**What is needed:** Reproduce the following lines verbatim, every row included.
**** Data excerpts ****
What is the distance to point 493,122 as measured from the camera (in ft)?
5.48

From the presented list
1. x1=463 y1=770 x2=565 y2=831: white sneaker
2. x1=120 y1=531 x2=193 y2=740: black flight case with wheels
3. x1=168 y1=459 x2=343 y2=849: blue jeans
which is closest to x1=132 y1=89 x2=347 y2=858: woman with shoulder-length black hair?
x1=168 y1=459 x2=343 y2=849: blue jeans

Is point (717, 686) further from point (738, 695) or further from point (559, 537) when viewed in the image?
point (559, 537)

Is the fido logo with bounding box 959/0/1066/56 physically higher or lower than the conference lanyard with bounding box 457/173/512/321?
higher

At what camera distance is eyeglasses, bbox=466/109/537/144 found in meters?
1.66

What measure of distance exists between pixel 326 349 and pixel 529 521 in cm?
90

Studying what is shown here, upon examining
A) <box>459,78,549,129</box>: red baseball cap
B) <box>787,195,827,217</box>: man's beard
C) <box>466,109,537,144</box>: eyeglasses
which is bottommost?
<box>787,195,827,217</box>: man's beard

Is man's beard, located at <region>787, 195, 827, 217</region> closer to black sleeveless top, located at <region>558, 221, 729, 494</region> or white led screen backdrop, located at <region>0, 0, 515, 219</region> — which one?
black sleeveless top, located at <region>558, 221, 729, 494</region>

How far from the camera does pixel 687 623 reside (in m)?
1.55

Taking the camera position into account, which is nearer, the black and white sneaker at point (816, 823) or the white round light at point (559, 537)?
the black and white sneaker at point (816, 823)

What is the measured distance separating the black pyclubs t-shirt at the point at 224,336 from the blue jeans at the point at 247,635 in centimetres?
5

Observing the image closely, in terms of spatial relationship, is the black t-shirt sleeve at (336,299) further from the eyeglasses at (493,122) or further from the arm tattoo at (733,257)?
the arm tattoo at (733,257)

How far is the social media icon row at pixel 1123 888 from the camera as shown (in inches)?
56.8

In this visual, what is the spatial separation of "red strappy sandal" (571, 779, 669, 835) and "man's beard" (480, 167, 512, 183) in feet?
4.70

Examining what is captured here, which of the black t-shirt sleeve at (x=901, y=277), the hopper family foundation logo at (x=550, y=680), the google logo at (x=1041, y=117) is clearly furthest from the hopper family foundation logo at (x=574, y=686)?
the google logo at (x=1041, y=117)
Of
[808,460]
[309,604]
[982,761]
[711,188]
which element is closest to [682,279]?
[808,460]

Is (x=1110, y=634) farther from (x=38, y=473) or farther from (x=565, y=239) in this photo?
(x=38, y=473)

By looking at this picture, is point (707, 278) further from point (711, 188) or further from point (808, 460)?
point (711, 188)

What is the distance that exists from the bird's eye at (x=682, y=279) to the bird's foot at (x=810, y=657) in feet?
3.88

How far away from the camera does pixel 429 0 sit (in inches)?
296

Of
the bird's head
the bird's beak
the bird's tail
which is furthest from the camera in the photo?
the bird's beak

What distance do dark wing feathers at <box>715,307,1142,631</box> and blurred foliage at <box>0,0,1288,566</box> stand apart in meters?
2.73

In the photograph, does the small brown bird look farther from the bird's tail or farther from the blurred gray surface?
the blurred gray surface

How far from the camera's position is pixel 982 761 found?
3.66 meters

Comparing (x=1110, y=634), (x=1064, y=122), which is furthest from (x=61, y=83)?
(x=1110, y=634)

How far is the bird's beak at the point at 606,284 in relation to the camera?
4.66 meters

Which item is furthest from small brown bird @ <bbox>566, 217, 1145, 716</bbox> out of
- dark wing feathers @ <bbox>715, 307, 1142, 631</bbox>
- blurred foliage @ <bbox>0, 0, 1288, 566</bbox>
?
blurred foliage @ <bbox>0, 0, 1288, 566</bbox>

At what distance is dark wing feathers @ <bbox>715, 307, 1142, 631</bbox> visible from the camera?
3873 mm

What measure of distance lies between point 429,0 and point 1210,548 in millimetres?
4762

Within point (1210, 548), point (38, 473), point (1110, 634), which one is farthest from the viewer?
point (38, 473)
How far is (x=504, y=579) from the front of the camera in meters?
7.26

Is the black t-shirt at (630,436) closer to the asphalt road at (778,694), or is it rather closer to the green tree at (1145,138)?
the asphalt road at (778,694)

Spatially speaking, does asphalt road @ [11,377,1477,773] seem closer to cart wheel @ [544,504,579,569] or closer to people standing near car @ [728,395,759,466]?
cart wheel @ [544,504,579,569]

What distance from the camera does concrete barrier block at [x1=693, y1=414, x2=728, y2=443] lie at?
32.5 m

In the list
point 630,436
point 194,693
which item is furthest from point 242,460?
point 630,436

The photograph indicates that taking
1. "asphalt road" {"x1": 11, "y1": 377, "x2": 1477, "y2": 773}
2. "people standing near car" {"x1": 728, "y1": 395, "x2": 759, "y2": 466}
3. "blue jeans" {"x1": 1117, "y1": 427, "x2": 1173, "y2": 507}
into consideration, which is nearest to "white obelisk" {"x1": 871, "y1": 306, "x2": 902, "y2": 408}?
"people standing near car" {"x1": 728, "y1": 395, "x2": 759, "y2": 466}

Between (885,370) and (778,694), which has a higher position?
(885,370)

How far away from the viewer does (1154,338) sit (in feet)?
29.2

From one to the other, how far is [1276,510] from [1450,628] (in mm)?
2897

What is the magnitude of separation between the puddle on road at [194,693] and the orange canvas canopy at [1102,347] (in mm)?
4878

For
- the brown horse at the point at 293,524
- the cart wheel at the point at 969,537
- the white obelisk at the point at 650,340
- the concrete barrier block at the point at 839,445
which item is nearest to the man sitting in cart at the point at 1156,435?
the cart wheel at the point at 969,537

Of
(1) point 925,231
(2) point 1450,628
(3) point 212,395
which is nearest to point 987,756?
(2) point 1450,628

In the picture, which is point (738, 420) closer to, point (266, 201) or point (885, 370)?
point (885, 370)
****
**Right answer:**
What is the distance to point 493,122 as measured from the camera (in ft)?
5.48

From the presented list
1. x1=463 y1=770 x2=565 y2=831: white sneaker
2. x1=120 y1=531 x2=193 y2=740: black flight case with wheels
3. x1=168 y1=459 x2=343 y2=849: blue jeans
which is closest to x1=132 y1=89 x2=347 y2=858: woman with shoulder-length black hair?
x1=168 y1=459 x2=343 y2=849: blue jeans

Is point (717, 686) further from point (738, 695) or further from point (559, 537) when viewed in the image?
point (559, 537)

Is the fido logo with bounding box 959/0/1066/56 physically higher or lower than the conference lanyard with bounding box 457/173/512/321?
higher

At what camera distance is eyeglasses, bbox=466/109/537/144 found in meters?
1.66

What measure of distance exists between pixel 326 349 and pixel 529 521 in cm?
90

Studying what is shown here, upon examining
A) <box>459,78,549,129</box>: red baseball cap
B) <box>787,195,827,217</box>: man's beard
C) <box>466,109,537,144</box>: eyeglasses
which is bottommost?
<box>787,195,827,217</box>: man's beard

Is man's beard, located at <region>787, 195, 827, 217</region> closer to black sleeveless top, located at <region>558, 221, 729, 494</region> or white led screen backdrop, located at <region>0, 0, 515, 219</region> — which one?
black sleeveless top, located at <region>558, 221, 729, 494</region>

How far from the camera does pixel 687 623 reside (in m)?
1.55

Taking the camera position into account, which is nearer, the black and white sneaker at point (816, 823) or the white round light at point (559, 537)?
the black and white sneaker at point (816, 823)

What is the measured distance separating the black pyclubs t-shirt at the point at 224,336 from the blue jeans at the point at 247,635 in centimetres?
5

Observing the image closely, in terms of spatial relationship, is the black t-shirt sleeve at (336,299) further from the eyeglasses at (493,122) or further from the arm tattoo at (733,257)?
the arm tattoo at (733,257)

How far is the social media icon row at pixel 1123 888 from the camera as shown (in inches)?
56.8

In this visual, what is the spatial separation of "red strappy sandal" (571, 779, 669, 835) and "man's beard" (480, 167, 512, 183) in feet?
4.70

Examining what is captured here, which of the black t-shirt sleeve at (x=901, y=277), the hopper family foundation logo at (x=550, y=680), the google logo at (x=1041, y=117) is clearly furthest from the hopper family foundation logo at (x=574, y=686)?
the google logo at (x=1041, y=117)
Of
[808,460]
[309,604]
[982,761]
[711,188]
which element is closest to [682,279]?
[808,460]

Is (x=1110, y=634) farther from (x=38, y=473) or farther from (x=565, y=239) in this photo?
(x=38, y=473)

By looking at this picture, is point (707, 278) further from point (711, 188) or further from point (808, 460)?
point (711, 188)

What is the distance that exists from the bird's eye at (x=682, y=279) to the bird's foot at (x=810, y=657) in feet?
3.88

How far away from the camera does pixel 429 0 sit (in inches)?
296

Of
the bird's head
the bird's beak
the bird's tail
which is furthest from the camera in the photo?
the bird's beak

What distance do dark wing feathers at <box>715,307,1142,631</box> and blurred foliage at <box>0,0,1288,566</box> stand apart in meters?
2.73

In the photograph, does the small brown bird look farther from the bird's tail or farther from the blurred gray surface?
the blurred gray surface

How far from the camera's position is pixel 982 761 found?
3.66 meters

Comparing (x=1110, y=634), (x=1064, y=122), which is furthest from (x=61, y=83)?
(x=1110, y=634)

How far is the bird's beak at the point at 606,284 in relation to the camera?
4.66 meters

Which item is furthest from small brown bird @ <bbox>566, 217, 1145, 716</bbox> out of
- dark wing feathers @ <bbox>715, 307, 1142, 631</bbox>
- blurred foliage @ <bbox>0, 0, 1288, 566</bbox>
?
blurred foliage @ <bbox>0, 0, 1288, 566</bbox>

At what distance is dark wing feathers @ <bbox>715, 307, 1142, 631</bbox> visible from the camera?
3873 mm

What measure of distance lies between point 429,0 and point 1210,548 in millimetres?
4762

Within point (1210, 548), point (38, 473), point (1110, 634), which one is farthest from the viewer?
point (38, 473)
How far is (x=504, y=579) from the front of the camera in meters?
7.26

Is the black t-shirt at (630,436) closer to the asphalt road at (778,694), or is it rather closer to the green tree at (1145,138)?
the asphalt road at (778,694)

Spatially speaking, does asphalt road @ [11,377,1477,773] seem closer to cart wheel @ [544,504,579,569] or closer to people standing near car @ [728,395,759,466]?
cart wheel @ [544,504,579,569]

What distance from the camera does concrete barrier block at [x1=693, y1=414, x2=728, y2=443] lie at?
32.5 m

In the list
point 630,436
point 194,693
which item is furthest from point 242,460?
point 630,436

The photograph indicates that taking
1. "asphalt road" {"x1": 11, "y1": 377, "x2": 1477, "y2": 773}
2. "people standing near car" {"x1": 728, "y1": 395, "x2": 759, "y2": 466}
3. "blue jeans" {"x1": 1117, "y1": 427, "x2": 1173, "y2": 507}
into consideration, which is nearest to "white obelisk" {"x1": 871, "y1": 306, "x2": 902, "y2": 408}?
"people standing near car" {"x1": 728, "y1": 395, "x2": 759, "y2": 466}

Between (885,370) and (778,694), which has a higher position?
(885,370)

How far away from the viewer does (1154,338) sit (in feet)?
29.2

From one to the other, how far is [1276,510] from [1450,628] (in mm)?
2897

What is the magnitude of separation between the puddle on road at [194,693] and the orange canvas canopy at [1102,347] (in mm)?
4878

For
- the brown horse at the point at 293,524
- the cart wheel at the point at 969,537
- the white obelisk at the point at 650,340
- the concrete barrier block at the point at 839,445
which item is nearest to the man sitting in cart at the point at 1156,435?
the cart wheel at the point at 969,537

Of
(1) point 925,231
(2) point 1450,628
(3) point 212,395
which is nearest to point 987,756?
(2) point 1450,628

In the picture, which is point (738, 420) closer to, point (266, 201) or point (885, 370)?
point (885, 370)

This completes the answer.